Tasks to carry out:
A. Return everything from "Meanwhile, after successive" down to "(see Figure 3)" in the passage on tax cuts and top incomes, copied word for word.
B. According to the passage on tax cuts and top incomes, why do millionaires now pay less in federal income taxes than they did in the mid-1990s? Answer in one to three sentences.

Passage to read:
A quick look at the data proves the point. Income data from the Congressional Budget Office show that from 1982 to 2007 (the most recent year for which reliable data are available) the before-tax, real incomes of the richest 1 percent more than tripled. Their after-tax income went up even faster—as should be expected with the tax cuts they have benefited from. Meanwhile, income growth for almost everyone else has grown slowly or stagnated. (see Figure 2)

Chart 2

Meanwhile, after successive rounds of tax cuts, the overall tax burden on rich Americans is also significantly lower than it was only a short time ago. Millionaires are paying one-quarter less in federal income taxes than they were as recently as the mid-1990s, largely because of capital gains tax cuts. The top 1 percent is paying about 20 percent less. (see Figure 3)

Chart 3

Allowing the top marginal rates to revert to where they were during the 1990s boom is not a large burden. If the top 1 percent continues to experience income growth at the same rate as they have over the last quarter-century, allowing the high-end Bush tax cuts to expire would be the equivalent of a 10-month pay freeze. They can afford it.

Dataset section:
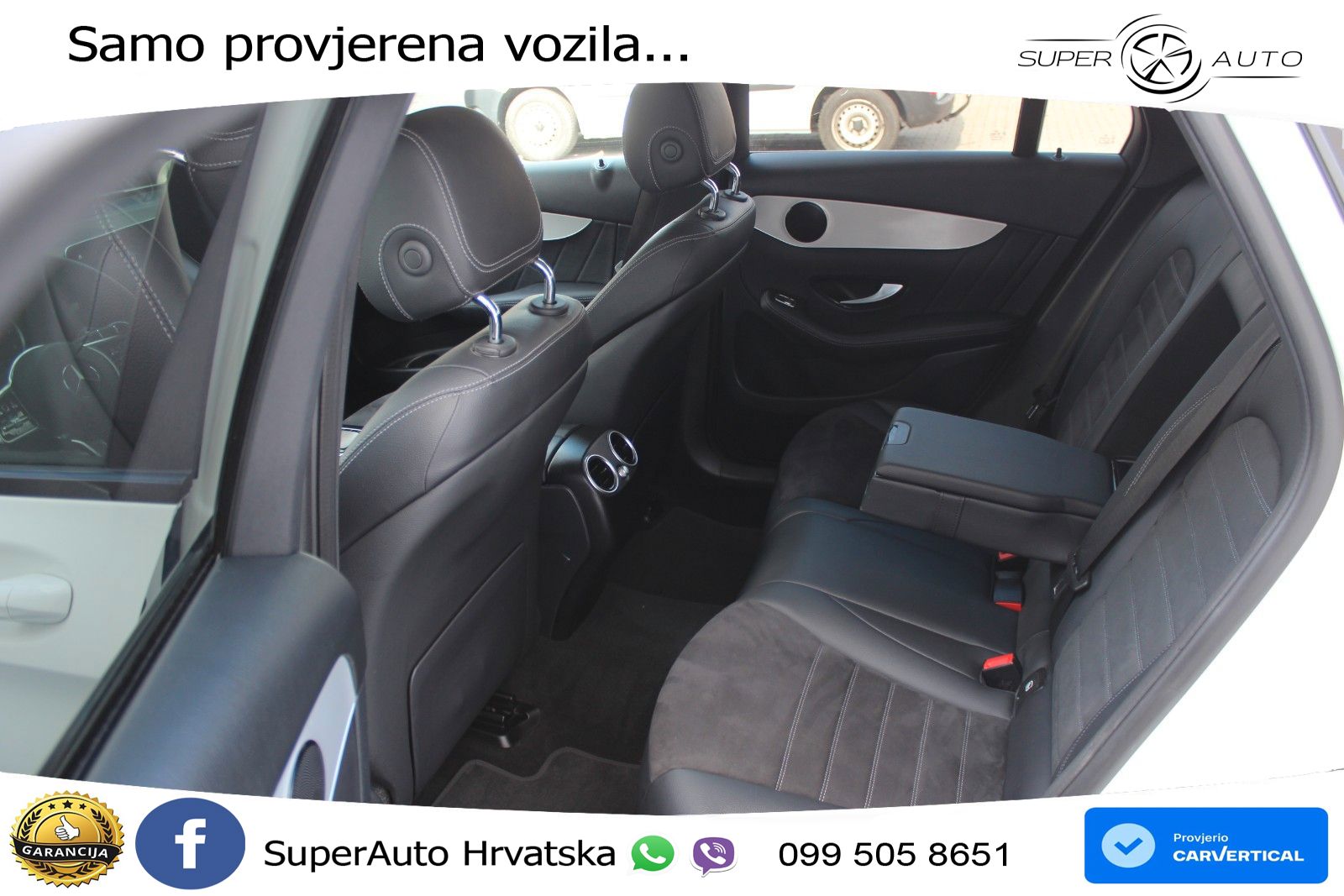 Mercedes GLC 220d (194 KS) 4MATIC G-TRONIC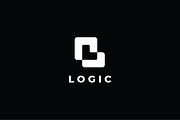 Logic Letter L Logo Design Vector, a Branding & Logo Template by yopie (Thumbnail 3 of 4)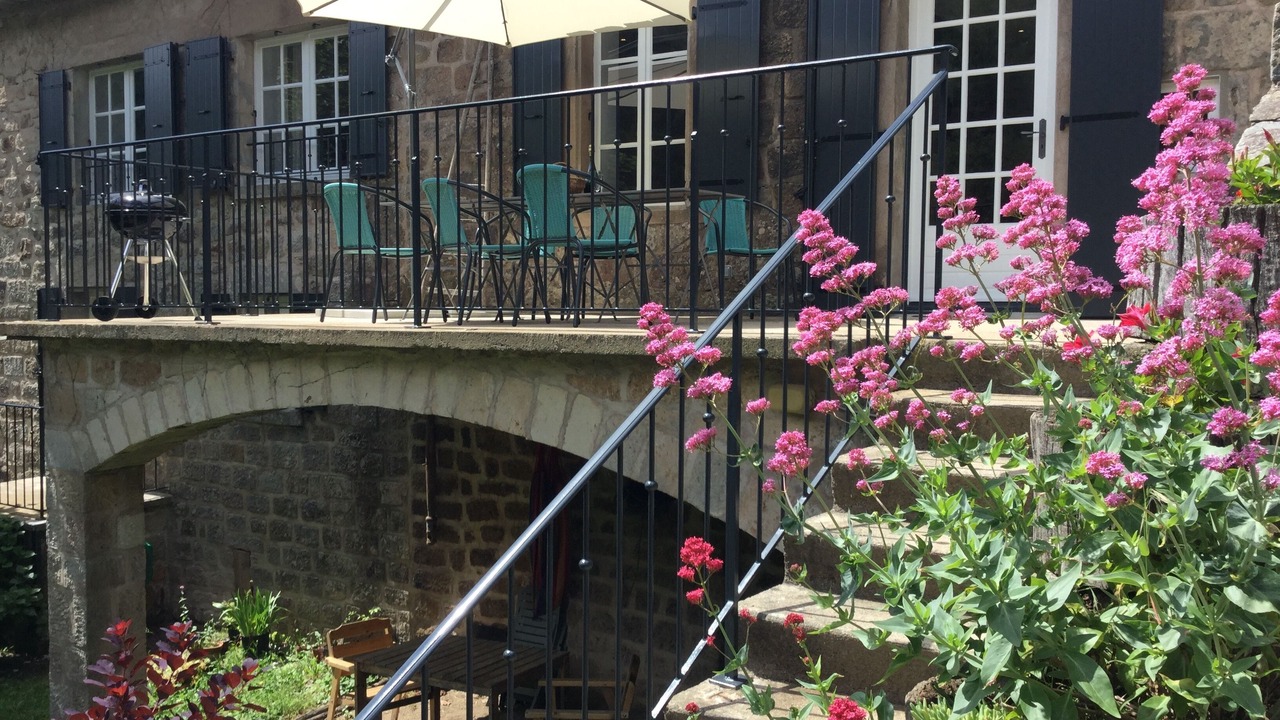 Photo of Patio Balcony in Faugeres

Expected results:
A.
Meanwhile, after successive rounds of tax cuts, the overall tax burden on rich Americans is also significantly lower than it was only a short time ago. Millionaires are paying one-quarter less in federal income taxes than they were as recently as the mid-1990s, largely because of capital gains tax cuts. The top 1 percent is paying about 20 percent less. (see Figure 3)

B. Millionaires pay about one-quarter less in federal income taxes than in the mid-1990s largely because of capital gains tax cuts.